При первых же его словах, которые во исполнение воли мадам должны были заставить меня разговориться, я уклонился. Я уверил его, что моя мать напрасно забрала себе в голову, будто единственная женщина, завладевшая моей жизнью, - это она и будто бы для меня не существует иной задачи, кроме освобождения из-под ее власти, хотя бы даже ценой безрассудного в глазах общества брака. Я остерегся внушать господину настоятелю полное спокойствие, а лишь дал ему понять, что для меня еще ничего не решено.
- Но, - сказал я, - не я сейчас представляю для вас интерес (он хотел возразить), я хочу сказать, что не ради меня следует вам бросаться в воду, а ради Симона, с которым я вижусь теперь каждый день. Да, пришло время вытащить его на берег, но на этот раз он сам устремится туда, куда влечет его призвание, а вам останется только облегчить ему путь. И будьте осторожны, помните, что стоит вам заговорить о "духовном руководстве", как он сразу же замкнется в себе.
Он слушал меня со смиренным вниманием, и меня это трогало. Бедный настоятель, все его страстные, не знавшие применения отцовские чувства обратились на этого крестьянского парня, не бессердечного, конечно, но озлобленного и ожесточившегося, он готов был говорить о нем без конца.

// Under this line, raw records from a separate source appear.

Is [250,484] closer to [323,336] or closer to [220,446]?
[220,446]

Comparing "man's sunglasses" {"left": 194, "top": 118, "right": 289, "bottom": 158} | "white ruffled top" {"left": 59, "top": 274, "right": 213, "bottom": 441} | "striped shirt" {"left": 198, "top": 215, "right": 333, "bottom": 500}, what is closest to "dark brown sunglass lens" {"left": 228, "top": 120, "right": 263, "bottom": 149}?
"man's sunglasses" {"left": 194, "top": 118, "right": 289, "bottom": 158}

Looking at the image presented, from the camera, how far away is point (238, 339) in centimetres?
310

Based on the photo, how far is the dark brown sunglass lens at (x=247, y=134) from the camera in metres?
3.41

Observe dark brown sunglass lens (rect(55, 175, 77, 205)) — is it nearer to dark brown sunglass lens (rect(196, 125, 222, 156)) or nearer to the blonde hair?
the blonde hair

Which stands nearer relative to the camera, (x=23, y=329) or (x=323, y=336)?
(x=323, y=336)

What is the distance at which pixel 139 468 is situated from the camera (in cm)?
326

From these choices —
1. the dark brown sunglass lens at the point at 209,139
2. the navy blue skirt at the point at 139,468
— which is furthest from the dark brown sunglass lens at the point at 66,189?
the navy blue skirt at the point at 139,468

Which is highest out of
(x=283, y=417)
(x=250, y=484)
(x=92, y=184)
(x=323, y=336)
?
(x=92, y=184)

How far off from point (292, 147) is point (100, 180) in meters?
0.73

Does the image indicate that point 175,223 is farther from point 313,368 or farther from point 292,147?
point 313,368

- Я никогда не упускал его из виду, знаешь, я издали следил за ним, но он и не подозревал об этом. В первую зиму в Париже он заболел воспалением легких. Я завязал отношения с его хозяйкой, задобрил ее, и она сообщала мне о его здоровье - тайком, разумеется! Симон решил бы, что он при смерти, если бы узнал, что я брожу вокруг его одра.
Мама лежала у себя в комнате, поэтому ничто не мешало настоятелю встретиться с Симоном на улице Шеврюс, а не в книжной лавке. Он согласился, "но только с разрешения мадам". Когда я, приоткрыв дверь, изложил маме нашу просьбу, она прервала меня слабым голосом:
- Ах, делайте что хотите, лишь бы он не попадался мне на глаза.
Встреча произошла в маленькой гостиной и длилась около двух часов; потом Симон отправился к себе, не простясь со мной. Они договорились, что Симон еще на год останется в Талансе, где местный священник, "святой аббат Муро" - друг господина настоятеля - возьмет на себя заботы о нем и подготовит к возвращению в семинарию, разумеется не в Бордо, может быть, в Исси-ле-Мулино. Все это требовало немалых раздумий и хлопот.
Я со своей стороны обещал настоятелю, что скоро он увидит меня в Мальтаверне: моя мать в конце концов добилась от меня согласия на отъезд, но с оговоркой. Я заявил, что прежде я должен сделать необходимые для своей диссертации выписки в городской библиотеке. Вряд ли кто-нибудь мог похвалиться, что видел меня там хоть раз за все это время...
Два месяца я не открывал этой тетради. То, что я пережил, не поддается никакому описанию, не укладывается в обычные слова: есть стыд, который невозможно выразить. То, что я смогу рассказать здесь об этом, будет, как и все остальное, лишь изложением событий в определенной последовательности и порядке. Итак, попытаюсь: я должен выполнить обещание, данное Донзаку... Говоря откровенно, зачем мне этот предлог? Словно сам я не испытывал горького удовольствия, снова и снова переживая этот стыд, час за часом, до самого конца моей истории, вернее, до конца одной главы моей истории, которая только еще начинается!